They were both wrong. The issue is women's rights, and the Constitution is never silent or neutral on individual rights of U.S. citizens.
Here's part of how Ruth Marcus makes this argument in The Washington Post:
The fundamental flaw here is that the Constitution exists in no small part to protect the rights of the individual against the tyranny of the majority. . . .
Abortion . . . is not mentioned in the Constitution. But that does not make abortion unique among constitutional rights. There are any number of rights that the court has long found fall within the bounds of constitutional protection even though they are not specifically mentioned in the text. The right to travel. The right of parents to educate their children as they choose. The right tocontraception.
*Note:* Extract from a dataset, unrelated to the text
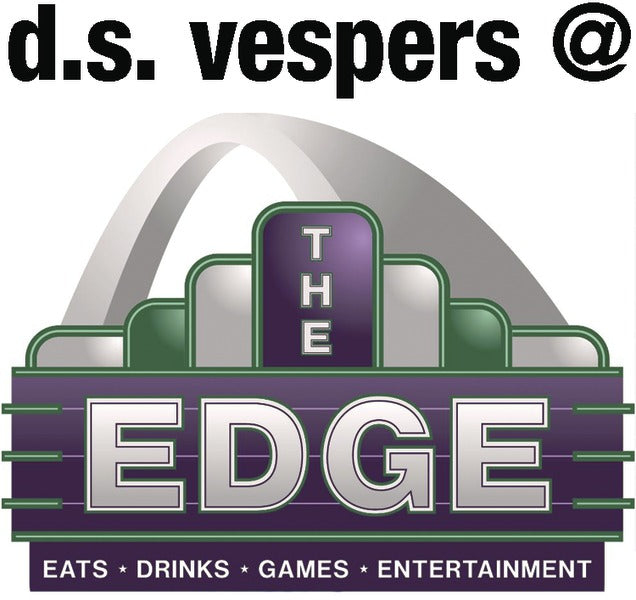 Thd.s. vespers @ the Edge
The right to private sexual conduct. The right to marry a person of another race. The right to marry a person of the same gender.
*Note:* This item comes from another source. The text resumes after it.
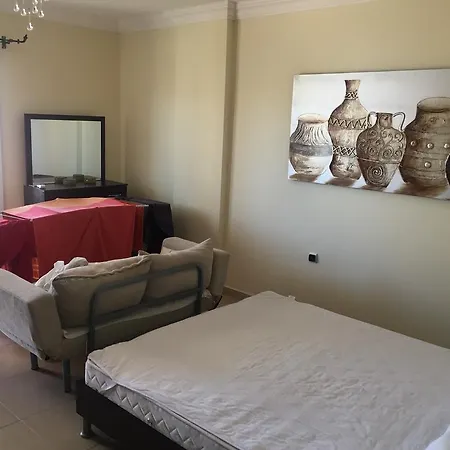 Aqua Vista A10 Apartment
All these derive from the intentionally broad phrases of the 14th Amendment’s protections against the deprivation of “liberty” without due process of law. “The full scope of the liberty guaranteed by the Due Process Clause cannot be found in or limited by the precise terms of the specific guarantees elsewhere provided in the Constitution,” Justice John Harlan, no liberal, explained in a 1961 dissent, from an early case involving access to contraception.
And so in 1972, extending its ruling protecting married couples’ right to obtain contraception to unmarried individuals, Justice William J. Brennan Jr. wrote, “If the right of privacy means anything, it is the right of the individual, married or single, to be free from unwarranted governmental intrusion into matters so fundamentally affecting a person as the decision whether to bear or beget a child.”
Thus, constitutional protection for the right to abortion is not a deviation from the court’s jurisprudence, it is a logical extension of it. “Our obligation is to define the liberty of all, not to mandate our own moral code,” the court plurality noted in Planned Parenthood of Southeastern Pennsylvania v. Casey. “The underlying constitutional issue is whether the State can resolve these philosophic questions in such a definitive way that a woman lacks all choice in the matter,” except perhaps in “rare circumstances.”. . .
To say that the Constitution is “neutral” is another way of saying that women enjoy no protection, no liberty to decide what to do with their own bodies — or, more precisely, only so much protection as the state where they live chooses to grant them.
And to withhold protection — in the current circumstance, to withdraw the protection that has existed for almost 50 years since Roe v. Wade — is not a neutral choice. It is a thumb on the scale.